Okay, xml2 support added to spaces_acl_put and spaces_acl_get in https://github.com/sckott/analogsea/pull/146/commits/19a98b070145893bd64ed859e352d318b6317c9b

If you're okay with not implementing the multi-part API with 1:1 functions, then the Object API is done.

amoeba commented 6 years ago

Oh, and a note on how I did that: I noticed that aws.s3 Imports xml2 and, since analogsea Imports it too, xml2 is basically a hard-dependency for analogsea anyway. I left the requireNamespace guards in just in case analogsea ever moves away from Importing/using aws.s3.

sckott commented 6 years ago

Agree to just put multipart as an argument.

Sounds good on the xml2 import thing.

then the Object API is done.

so PR https://github.com/sckott/analogsea/pull/146 is ready to go from your side?

amoeba commented 6 years ago

Almost. I decided to verify the aws.s3 multipart functionality actually works with Spaces and it doesn't seem to. I'll do some testing and get back to you. Otherwise, yes.

amoeba commented 6 years ago

Found two blocking bugs in the aws.s3 package preventing me from implementing this package's multipart uploads with it. Might take a long time to get it patched upstream. Any preference on what to do?

sckott commented 6 years ago

hugh - i guess move ahead here and add to docs that multipart doesn't work now, but will work later?

(Dataset records)
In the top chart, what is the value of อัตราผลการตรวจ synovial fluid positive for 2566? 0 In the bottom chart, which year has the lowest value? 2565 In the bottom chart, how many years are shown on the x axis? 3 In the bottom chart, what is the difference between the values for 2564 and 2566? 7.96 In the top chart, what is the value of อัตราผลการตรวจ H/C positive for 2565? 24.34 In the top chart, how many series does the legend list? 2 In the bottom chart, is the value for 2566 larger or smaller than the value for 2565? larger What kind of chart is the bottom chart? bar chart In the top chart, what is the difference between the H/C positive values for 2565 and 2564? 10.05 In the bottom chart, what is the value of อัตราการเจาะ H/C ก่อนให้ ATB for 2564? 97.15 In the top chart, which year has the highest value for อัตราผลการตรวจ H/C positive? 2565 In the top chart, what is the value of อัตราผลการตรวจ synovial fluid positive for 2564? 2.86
--
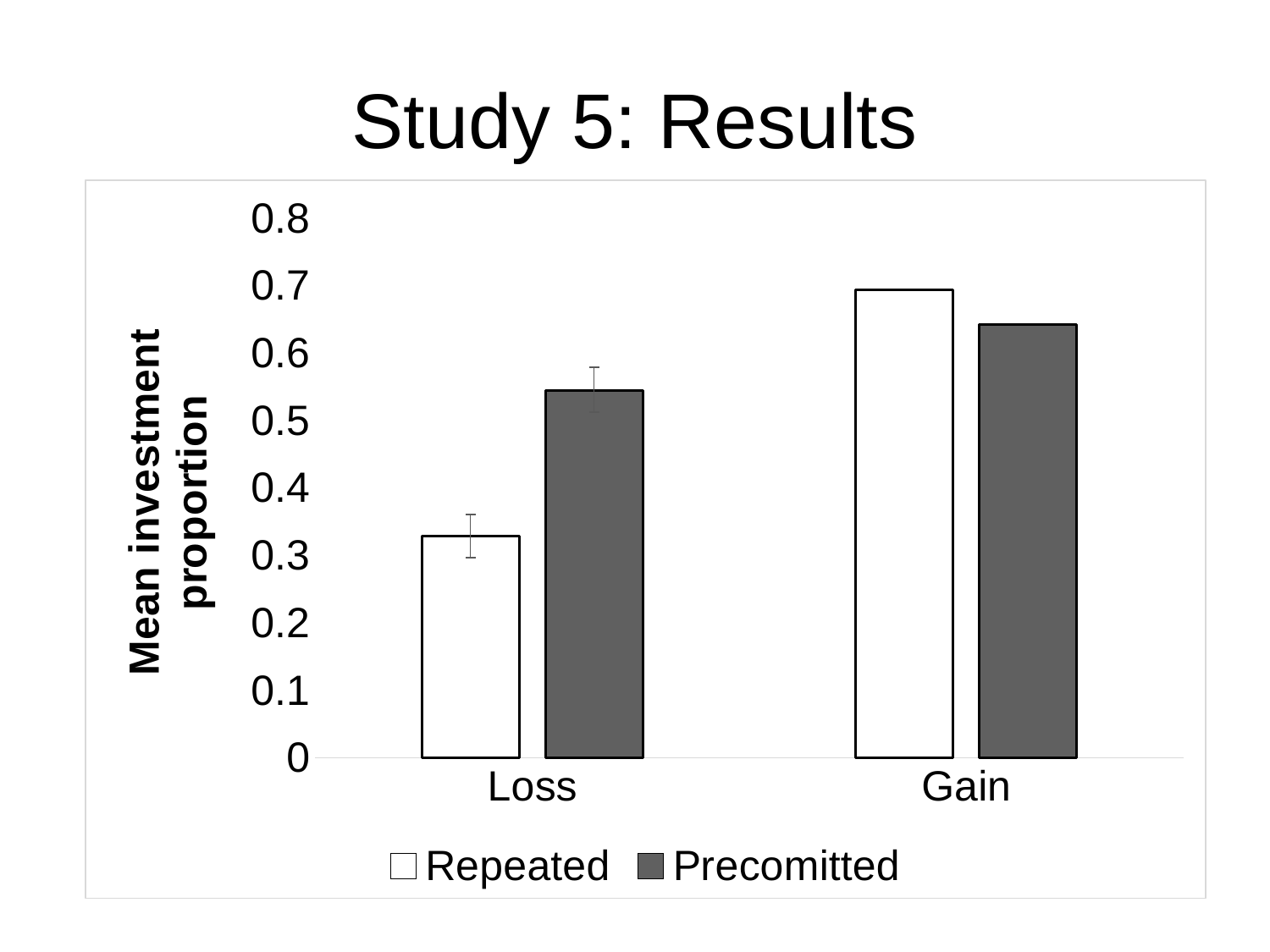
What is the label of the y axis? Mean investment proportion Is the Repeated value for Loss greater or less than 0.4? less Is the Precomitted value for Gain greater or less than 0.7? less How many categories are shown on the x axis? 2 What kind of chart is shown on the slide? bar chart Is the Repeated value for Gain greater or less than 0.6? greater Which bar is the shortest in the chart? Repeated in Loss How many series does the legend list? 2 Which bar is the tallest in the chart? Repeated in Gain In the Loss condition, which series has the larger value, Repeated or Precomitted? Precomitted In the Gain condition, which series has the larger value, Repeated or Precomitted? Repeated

(Task list)
- a) In the analogsea thread, which two functions received xml2 support?
- b) Pick up the analogsea thread from its last comment and carry it forward.
The material above comes from a separate source.

(Task-by-task outputs)
- a) spaces_acl_put and spaces_acl_get

- b)
amoeba commented 6 years ago

Okay, #146 is good to go! Thanks @sckott

amoeba commented 6 years ago

Filed an upstream issue for Space creation not working https://github.com/cloudyr/aws.s3/issues/199

amoeba commented 6 years ago

aws.s3 is getting some fixes as we speak [1] so I'll plan to re-visit some of the existing issues with the Spaces implementation that are waiting on upstream changes this week.

[1] https://github.com/cloudyr/aws.s3/issues/189

amoeba commented 6 years ago

Sat down with this a bit yesterday and today and ran into more upstream issues. @leeper added support for non-AWS S3-compatible storages but I'm getting signature mismatch errors no matter what I try now: https://github.com/cloudyr/aws.s3/issues/189. I think I'll wait to see what @leeper says in case this is a quick fix on either my end or aws.s3's.

sckott commented 6 years ago

thanks for the update

sckott commented 6 years ago

@amoeba any update on this?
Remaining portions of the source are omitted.